Yeah I think my idle liquid temps are due to the fans being controlled by the motherboard based on CPU temperature (and dropping to only 20% speed as soon as the mobo's CPU temp sensor goes under 55°C) as opposed to being controlled by iCue based on liquid temperature.
So I tried the CPU-Z stress test and CPU temps went to 77-79 °C (hottest core/package), stayed there, and liquid temperature went from 34 (idle) to 36.8°C within about 3 minutes, there it stayed. After I stopped the test, the fans went from about 80% RPM back to 20% immediately and liquid temperatures started dropping slowly until they dropped to about 34°C after about 3 minutes. This was all with pump on Quiet.
Also, my CPU does not throttle in Prime95 v26.6 (no AVX). It does get to 90°C, yes, but there is no throttling happening at all. It does throttle in P95 versions with AVX, but that is a different story...
My case is not air restricted, or at least I don't think so, it's a Crystal Series 570X with 3 LL120 white fans in the front, 1 in the back and one HD140 in the top position.

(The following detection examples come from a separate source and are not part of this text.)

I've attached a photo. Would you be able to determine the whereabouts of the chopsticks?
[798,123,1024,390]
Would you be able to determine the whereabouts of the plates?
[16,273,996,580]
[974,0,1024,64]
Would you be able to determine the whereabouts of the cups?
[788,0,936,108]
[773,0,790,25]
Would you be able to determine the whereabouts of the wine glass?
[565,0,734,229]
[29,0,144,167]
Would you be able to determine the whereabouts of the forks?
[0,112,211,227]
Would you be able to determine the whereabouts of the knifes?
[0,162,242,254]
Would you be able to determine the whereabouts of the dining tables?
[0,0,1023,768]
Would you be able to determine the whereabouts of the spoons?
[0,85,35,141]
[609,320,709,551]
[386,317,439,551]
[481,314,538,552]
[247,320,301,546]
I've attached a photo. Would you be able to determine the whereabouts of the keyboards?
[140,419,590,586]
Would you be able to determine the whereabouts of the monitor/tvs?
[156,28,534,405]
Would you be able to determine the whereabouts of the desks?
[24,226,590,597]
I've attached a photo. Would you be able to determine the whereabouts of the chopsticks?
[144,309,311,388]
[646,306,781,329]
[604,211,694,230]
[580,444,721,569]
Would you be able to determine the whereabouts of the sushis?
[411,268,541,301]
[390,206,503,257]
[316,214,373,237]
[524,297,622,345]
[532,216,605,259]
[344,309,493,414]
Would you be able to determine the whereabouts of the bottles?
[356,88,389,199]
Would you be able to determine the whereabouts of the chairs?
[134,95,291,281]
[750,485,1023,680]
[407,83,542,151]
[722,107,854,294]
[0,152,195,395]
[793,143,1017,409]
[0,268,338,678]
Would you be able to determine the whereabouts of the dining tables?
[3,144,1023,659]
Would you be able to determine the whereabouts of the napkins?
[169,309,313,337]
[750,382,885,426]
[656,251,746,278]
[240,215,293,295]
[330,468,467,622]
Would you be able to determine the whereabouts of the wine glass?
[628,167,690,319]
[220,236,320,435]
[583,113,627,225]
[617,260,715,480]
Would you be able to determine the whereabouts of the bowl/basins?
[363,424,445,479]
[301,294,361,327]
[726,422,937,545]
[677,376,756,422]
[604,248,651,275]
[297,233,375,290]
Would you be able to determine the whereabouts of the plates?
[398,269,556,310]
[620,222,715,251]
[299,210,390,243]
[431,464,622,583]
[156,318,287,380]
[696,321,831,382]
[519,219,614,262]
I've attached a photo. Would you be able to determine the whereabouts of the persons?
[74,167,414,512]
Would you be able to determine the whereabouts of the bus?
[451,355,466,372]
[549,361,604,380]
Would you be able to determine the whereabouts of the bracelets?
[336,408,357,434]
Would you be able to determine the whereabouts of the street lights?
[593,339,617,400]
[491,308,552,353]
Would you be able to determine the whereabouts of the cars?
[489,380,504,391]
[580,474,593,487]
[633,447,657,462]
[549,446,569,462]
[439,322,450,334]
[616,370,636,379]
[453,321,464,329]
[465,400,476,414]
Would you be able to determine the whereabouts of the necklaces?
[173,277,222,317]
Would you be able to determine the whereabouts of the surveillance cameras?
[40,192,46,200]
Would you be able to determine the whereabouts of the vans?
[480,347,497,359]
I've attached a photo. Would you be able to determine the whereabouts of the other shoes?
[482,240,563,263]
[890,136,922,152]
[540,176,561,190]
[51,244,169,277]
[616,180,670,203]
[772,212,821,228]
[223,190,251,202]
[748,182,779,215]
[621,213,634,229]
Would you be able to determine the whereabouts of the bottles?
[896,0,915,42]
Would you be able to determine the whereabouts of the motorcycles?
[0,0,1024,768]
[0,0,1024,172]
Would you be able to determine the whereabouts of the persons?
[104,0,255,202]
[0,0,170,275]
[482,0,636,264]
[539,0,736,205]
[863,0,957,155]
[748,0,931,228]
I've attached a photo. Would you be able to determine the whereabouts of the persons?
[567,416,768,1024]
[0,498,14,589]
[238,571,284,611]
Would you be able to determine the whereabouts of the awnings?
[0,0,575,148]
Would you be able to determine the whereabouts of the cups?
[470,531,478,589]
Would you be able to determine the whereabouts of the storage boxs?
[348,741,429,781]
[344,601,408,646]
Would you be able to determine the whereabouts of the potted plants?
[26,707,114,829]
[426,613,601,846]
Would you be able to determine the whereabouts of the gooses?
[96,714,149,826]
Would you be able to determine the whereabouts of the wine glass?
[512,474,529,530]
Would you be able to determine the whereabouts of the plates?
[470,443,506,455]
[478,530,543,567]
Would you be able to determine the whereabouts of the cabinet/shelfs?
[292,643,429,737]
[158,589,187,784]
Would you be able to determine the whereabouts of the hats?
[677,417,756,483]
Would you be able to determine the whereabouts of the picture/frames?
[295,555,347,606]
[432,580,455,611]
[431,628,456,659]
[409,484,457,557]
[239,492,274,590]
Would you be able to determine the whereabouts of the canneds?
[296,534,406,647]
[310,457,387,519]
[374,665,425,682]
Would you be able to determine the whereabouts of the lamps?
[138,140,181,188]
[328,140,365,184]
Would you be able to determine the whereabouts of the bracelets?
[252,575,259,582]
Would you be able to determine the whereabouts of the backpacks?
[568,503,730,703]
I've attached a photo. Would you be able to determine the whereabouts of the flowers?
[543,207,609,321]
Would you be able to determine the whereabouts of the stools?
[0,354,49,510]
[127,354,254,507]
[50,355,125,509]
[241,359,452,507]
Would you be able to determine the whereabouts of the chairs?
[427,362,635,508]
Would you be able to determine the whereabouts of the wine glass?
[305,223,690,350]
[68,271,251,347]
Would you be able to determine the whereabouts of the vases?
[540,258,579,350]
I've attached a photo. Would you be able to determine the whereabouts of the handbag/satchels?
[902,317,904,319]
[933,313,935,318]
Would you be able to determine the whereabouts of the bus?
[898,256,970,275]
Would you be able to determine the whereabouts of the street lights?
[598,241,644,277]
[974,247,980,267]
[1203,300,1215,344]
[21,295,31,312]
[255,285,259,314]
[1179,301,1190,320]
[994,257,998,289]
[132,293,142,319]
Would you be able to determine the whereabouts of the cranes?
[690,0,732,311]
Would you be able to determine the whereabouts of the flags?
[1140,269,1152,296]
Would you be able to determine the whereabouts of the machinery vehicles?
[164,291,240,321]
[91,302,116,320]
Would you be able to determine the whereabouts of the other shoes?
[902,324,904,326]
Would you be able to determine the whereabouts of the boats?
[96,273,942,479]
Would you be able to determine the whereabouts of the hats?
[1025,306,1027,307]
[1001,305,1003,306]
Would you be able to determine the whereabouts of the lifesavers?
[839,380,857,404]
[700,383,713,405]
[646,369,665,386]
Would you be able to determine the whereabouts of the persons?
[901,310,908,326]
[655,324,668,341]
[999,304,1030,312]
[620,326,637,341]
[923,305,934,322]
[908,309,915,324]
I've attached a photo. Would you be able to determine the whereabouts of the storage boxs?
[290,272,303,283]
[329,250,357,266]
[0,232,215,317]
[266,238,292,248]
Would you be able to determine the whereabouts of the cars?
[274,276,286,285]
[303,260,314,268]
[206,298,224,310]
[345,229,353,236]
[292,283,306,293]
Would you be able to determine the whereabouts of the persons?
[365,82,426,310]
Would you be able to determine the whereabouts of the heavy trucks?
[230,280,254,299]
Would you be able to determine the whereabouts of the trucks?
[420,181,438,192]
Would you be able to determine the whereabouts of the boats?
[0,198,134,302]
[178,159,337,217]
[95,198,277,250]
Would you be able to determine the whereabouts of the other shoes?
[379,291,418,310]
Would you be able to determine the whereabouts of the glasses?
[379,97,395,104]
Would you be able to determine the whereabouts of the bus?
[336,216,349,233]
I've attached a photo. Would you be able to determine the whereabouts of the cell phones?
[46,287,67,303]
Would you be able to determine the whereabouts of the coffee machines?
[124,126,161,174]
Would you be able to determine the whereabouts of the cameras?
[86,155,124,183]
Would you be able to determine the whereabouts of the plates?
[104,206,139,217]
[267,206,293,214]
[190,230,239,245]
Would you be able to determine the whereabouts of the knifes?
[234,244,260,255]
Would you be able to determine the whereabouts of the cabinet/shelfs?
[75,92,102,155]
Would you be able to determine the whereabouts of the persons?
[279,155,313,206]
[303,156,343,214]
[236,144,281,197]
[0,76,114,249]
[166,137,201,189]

All fans are controlled by the mobo in the same fashion as the CPU cooler fans - at 20% PWM while CPU is under 55°C (the HD140 is the only one controlled by voltage as when controlled by PWM, it spins too fast even on 20% (too loud for my tastes)). That means that in idle / low workload, all the fans in my case (including the ML140's I have on the H115i's radiator) spin at around 380 RPM (the 1 HD140 fan at 480 RPM).
And yes, when I set the pump to Extreme, liquid temperature moves up by only 1-2°C under load compared to idle.
I compared those temperatures to my gf's PC, where she has that delidded 8700K (4.7GHz, 1.22V, Conductonaut between silicon and IHS, Kryonaut between CPU and the Kraken X62): I punished her system with Prime 95 v29.4b8 (a TON of AVX), small FFT's. Hottest core and package were at 72-73°C, and the Kraken's liquid temperature raised slowly to 35.6°C.
So I think there is no problem with my system, just that in idle, my fans spin at 380 RPM, regardless of what the liquid temperature is.
And I still believe giving users the option to control pump speed based on CPU temp or liquid temp (per user's choice, just like NZXT does), would be beneficial to many users.